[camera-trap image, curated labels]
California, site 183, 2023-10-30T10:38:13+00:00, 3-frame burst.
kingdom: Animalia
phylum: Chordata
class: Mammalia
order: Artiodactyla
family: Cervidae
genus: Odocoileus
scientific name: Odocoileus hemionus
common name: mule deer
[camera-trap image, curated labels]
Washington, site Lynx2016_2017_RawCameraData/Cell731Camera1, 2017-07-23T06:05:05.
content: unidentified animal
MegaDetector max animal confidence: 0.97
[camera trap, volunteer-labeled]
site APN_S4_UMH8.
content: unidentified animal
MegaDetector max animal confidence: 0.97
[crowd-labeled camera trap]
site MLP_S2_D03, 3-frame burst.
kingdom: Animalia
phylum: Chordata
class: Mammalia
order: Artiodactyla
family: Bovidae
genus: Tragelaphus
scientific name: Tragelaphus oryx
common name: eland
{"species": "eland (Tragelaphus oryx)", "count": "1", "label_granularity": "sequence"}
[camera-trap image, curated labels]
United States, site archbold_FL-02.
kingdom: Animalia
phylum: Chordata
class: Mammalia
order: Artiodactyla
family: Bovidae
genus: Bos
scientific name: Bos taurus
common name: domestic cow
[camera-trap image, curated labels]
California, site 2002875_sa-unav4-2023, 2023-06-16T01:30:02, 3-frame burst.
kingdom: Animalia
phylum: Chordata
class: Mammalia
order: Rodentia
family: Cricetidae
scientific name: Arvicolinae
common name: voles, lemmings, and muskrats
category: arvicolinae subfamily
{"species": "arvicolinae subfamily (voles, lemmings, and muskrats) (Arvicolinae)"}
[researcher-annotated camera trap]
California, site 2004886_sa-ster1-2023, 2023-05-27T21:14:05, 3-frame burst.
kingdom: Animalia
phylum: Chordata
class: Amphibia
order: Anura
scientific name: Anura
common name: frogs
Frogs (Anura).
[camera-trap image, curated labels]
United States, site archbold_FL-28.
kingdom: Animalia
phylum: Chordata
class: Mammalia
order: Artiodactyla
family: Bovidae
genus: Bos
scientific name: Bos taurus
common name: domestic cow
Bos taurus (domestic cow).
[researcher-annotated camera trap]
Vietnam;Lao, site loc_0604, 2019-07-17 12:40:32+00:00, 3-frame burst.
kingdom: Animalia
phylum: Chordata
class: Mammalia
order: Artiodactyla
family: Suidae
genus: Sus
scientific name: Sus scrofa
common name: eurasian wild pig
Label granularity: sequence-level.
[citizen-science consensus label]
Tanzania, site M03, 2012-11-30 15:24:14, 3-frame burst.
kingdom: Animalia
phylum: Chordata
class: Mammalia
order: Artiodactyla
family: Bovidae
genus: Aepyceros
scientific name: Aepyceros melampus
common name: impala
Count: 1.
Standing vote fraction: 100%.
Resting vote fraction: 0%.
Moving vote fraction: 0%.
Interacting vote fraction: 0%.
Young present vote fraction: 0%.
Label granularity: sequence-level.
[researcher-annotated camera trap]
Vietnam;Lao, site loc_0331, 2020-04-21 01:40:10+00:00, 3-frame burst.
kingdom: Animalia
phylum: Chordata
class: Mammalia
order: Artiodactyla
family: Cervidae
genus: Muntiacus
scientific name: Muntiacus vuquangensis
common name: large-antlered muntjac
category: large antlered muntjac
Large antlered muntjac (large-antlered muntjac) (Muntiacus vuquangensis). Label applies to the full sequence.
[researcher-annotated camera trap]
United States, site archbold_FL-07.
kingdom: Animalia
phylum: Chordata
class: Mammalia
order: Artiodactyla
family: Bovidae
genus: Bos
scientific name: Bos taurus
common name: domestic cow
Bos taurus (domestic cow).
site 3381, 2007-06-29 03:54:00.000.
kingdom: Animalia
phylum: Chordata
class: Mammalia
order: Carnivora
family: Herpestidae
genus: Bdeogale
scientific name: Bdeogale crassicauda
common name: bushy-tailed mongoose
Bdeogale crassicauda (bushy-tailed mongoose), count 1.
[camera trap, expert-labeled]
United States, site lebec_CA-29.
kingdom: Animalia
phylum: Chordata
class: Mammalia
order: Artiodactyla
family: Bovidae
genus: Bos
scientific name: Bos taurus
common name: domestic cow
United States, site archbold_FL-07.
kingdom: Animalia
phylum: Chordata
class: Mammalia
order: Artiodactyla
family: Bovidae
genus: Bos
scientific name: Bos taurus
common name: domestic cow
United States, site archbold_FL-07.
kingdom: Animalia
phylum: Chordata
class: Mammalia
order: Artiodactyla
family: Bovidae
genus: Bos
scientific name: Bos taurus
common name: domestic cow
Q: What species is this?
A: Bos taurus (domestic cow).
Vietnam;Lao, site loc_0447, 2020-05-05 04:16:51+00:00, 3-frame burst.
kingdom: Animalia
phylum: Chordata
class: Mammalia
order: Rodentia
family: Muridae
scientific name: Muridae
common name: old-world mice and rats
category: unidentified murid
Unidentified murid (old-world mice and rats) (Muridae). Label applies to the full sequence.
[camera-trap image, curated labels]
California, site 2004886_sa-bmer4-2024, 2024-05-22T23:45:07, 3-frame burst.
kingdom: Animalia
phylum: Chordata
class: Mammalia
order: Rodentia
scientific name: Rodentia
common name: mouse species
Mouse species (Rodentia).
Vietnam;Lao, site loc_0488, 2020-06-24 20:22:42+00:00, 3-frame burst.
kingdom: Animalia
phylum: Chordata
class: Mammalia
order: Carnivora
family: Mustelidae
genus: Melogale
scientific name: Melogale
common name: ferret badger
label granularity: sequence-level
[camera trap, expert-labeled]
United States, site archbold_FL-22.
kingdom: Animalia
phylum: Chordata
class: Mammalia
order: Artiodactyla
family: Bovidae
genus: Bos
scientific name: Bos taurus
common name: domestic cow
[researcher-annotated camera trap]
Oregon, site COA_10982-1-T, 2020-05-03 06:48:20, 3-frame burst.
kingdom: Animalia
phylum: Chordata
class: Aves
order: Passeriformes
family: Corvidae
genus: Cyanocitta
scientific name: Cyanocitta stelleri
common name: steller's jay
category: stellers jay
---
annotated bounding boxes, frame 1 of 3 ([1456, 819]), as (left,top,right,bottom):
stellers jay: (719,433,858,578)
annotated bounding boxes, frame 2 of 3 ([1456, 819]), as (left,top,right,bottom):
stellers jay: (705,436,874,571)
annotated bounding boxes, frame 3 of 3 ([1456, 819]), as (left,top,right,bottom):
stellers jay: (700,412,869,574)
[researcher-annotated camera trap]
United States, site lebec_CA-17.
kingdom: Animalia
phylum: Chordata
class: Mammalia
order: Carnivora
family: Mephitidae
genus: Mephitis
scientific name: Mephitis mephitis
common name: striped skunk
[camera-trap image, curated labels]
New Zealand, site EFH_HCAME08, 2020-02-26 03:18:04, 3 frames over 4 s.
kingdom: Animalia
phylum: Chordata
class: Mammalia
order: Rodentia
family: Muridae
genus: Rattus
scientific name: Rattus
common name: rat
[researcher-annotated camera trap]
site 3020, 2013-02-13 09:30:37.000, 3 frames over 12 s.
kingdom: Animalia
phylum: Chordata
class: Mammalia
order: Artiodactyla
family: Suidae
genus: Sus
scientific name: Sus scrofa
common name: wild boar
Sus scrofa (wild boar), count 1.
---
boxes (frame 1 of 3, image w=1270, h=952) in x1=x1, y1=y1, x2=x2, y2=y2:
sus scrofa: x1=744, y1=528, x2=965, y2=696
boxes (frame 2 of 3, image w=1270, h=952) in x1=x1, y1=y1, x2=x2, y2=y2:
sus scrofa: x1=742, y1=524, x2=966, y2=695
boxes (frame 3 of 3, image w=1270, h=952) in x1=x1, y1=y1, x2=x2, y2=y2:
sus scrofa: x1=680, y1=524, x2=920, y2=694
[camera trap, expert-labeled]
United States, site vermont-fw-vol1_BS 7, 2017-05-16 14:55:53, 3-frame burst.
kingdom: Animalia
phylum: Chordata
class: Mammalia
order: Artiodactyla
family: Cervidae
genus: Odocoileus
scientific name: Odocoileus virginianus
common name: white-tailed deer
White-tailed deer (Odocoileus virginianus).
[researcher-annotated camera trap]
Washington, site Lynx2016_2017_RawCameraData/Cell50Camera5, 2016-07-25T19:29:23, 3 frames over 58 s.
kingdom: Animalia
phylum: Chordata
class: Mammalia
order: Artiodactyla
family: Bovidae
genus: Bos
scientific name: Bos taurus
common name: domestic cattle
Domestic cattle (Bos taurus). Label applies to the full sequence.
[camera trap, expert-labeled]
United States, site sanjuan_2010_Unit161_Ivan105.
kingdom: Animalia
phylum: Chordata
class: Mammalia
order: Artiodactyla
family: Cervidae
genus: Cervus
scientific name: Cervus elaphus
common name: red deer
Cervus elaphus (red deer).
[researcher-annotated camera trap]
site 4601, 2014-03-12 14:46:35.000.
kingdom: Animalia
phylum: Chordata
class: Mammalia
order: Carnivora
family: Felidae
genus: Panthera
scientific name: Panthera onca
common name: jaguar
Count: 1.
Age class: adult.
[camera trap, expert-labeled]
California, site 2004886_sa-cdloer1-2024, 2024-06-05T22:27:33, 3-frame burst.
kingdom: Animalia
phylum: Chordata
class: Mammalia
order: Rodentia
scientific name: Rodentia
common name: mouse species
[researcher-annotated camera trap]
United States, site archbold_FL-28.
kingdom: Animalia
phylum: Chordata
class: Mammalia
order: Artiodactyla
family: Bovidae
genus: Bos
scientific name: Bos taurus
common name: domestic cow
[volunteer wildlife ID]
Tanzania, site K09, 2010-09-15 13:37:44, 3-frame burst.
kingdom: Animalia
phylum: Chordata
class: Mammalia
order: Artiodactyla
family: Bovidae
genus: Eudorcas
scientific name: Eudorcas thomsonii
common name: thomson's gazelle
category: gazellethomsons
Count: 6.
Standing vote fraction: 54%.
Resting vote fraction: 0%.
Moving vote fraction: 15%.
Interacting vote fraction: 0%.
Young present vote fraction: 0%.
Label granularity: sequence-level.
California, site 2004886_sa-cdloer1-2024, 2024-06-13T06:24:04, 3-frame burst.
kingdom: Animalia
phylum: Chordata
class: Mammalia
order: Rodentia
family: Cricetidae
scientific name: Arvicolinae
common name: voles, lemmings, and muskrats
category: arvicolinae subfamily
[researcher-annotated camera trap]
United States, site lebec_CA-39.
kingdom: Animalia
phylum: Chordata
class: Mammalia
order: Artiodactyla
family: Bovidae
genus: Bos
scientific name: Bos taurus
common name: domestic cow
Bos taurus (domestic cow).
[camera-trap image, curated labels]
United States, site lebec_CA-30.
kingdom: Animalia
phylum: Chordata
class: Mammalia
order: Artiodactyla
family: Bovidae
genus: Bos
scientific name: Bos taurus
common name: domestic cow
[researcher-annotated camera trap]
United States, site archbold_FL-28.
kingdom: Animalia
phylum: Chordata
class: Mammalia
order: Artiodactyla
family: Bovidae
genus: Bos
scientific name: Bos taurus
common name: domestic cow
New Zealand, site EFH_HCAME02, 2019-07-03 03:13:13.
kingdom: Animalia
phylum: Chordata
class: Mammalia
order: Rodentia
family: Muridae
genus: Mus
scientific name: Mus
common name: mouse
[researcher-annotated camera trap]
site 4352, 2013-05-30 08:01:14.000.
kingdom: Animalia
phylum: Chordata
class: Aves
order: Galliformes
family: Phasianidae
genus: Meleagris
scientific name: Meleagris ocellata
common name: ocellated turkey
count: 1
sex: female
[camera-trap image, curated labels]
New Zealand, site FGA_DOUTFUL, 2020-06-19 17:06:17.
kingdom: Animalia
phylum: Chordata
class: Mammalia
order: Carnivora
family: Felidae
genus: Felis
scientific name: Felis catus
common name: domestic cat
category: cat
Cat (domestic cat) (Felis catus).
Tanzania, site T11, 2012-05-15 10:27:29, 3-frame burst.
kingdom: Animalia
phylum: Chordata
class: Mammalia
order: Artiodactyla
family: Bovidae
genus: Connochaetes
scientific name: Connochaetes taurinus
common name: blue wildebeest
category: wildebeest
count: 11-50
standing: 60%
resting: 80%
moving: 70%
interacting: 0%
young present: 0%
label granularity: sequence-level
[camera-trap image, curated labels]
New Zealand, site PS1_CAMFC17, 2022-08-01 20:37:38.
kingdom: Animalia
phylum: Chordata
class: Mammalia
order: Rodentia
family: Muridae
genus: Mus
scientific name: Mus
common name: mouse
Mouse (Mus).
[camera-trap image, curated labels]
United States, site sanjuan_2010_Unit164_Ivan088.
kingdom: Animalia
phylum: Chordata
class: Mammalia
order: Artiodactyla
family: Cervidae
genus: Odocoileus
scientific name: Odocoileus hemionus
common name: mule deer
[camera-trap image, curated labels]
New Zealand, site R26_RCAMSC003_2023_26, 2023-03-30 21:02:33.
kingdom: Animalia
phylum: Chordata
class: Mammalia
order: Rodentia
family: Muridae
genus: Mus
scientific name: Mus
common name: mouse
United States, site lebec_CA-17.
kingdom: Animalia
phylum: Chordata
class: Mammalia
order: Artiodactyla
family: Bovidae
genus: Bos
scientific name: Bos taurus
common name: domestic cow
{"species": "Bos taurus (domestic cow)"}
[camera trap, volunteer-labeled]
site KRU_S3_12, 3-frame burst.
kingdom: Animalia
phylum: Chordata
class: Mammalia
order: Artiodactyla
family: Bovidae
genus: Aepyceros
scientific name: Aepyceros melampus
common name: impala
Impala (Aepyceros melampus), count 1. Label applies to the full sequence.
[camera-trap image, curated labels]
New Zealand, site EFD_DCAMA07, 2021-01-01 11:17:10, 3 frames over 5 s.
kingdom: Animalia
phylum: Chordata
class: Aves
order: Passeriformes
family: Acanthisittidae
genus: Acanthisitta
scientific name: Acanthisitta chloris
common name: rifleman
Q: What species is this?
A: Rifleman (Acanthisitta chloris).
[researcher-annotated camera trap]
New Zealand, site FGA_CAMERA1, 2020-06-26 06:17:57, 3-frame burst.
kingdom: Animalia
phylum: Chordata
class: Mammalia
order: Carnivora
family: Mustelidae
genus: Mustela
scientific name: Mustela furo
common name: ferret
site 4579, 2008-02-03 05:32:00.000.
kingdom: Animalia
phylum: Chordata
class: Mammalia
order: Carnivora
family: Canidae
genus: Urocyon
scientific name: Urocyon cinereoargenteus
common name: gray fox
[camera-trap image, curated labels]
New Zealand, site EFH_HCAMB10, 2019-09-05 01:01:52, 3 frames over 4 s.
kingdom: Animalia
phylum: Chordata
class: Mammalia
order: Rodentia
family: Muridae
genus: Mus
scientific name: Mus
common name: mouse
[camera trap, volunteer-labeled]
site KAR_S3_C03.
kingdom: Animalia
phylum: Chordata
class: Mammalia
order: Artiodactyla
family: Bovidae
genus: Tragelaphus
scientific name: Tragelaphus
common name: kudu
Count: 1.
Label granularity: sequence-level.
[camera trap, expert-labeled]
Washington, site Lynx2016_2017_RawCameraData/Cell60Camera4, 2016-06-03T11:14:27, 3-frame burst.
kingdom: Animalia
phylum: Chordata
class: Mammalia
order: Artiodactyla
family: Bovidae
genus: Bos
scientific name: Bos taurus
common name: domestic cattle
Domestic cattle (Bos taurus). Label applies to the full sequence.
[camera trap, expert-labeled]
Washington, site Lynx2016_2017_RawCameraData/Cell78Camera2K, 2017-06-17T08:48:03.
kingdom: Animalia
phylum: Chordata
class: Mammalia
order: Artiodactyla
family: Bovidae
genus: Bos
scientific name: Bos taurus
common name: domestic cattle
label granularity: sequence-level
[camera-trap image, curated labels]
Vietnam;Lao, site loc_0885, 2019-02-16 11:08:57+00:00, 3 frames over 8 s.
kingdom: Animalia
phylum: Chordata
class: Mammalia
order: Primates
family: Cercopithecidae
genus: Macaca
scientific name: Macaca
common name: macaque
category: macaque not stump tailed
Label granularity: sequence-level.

= What you need to do =
Count the lines in the listing above that include the word "over", and respond with that number alone.

= Exercise solution =
6